As I read this interview, I don’t see why Samuels couldn’t move toward cultural Zionism and let go of the nation– which he doesn’t want to live in anyway, just reserve as a placeholder with all the racism that entails till the next Holocaust. For as Samuels recognizes, demographically-speaking, My kind of American Jewish identity, in which Israel means very little at all, and is largely a negative, is winning out over his conservative Jewish identity (with its dual loyalty problem). After all, most American Jews have never been to Israel.
I’ll shut up now. Here’s a portion of the encounter. Samuels is in bold:
let me ask you this: Was there ever a Jewish temple in Jerusalem?
I’m not a historian.
I have the reference right here from the Encyclopedia Britannica. Is it wrong?
I’m not a historian. What are you trying to get to? That Jews were present then?
President Abbas in his meeting with the leaders of the American Jewish community in June said that yes, the Jews were in the Middle East, and that one-third of the Quran talks about Jews.
Are the people who say they’re Israeli Jews today related to the people who were Jews in the time of the Quran?
It’s for historians to establish the link. I believe many Jews who lived at one point in that land continue to live in that land, and their descendants stayed in that land.

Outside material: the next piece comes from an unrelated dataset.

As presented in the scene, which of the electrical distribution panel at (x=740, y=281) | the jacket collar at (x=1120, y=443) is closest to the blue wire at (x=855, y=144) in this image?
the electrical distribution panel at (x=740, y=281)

So, today’s Palestinians are the real Jews?
Everywhere in the world, Jews follow the nationality and citizenship of the country where they live. In the United States, you have American Jews, who live in the United States. You have French Jews. And this was the original argument between us and the Jews. Why can’t you be Palestinian Jews?
Is Judaism simply a religion, or are Jews also a people—like Kurds or Armenians?
That is something you have to work out for yourselves….Some of us still make the same arguments of the ’60s and the ’70s: “No, they are not a nation, they are the followers of a faith, they should live in every country as citizens of that country.”
That approach didn’t work out so well for us in Europe.
I think you have been very much influenced by the Holocaust…
So, explain why it’s impossible for the Palestinian people to recognize Israel’s right to exist as a Jewish state.
We have no problem whatsoever with what Israel calls themselves. Israel can call themselves “The Great Empire of the Jewish People.” But don’t ask me to recognize that.
Why not? You want us to recognize the validity of your narrative of Palestinian people-hood.…Doesn’t the U.N. partition resolution on which you base your own national claims for a Palestinian state already recognize Israel as a state for the Jews—a Jewish state?
…Publicly we are Jordanians, but deep inside we are Palestinians.
That’s how many Jews feel about the passports that they carry.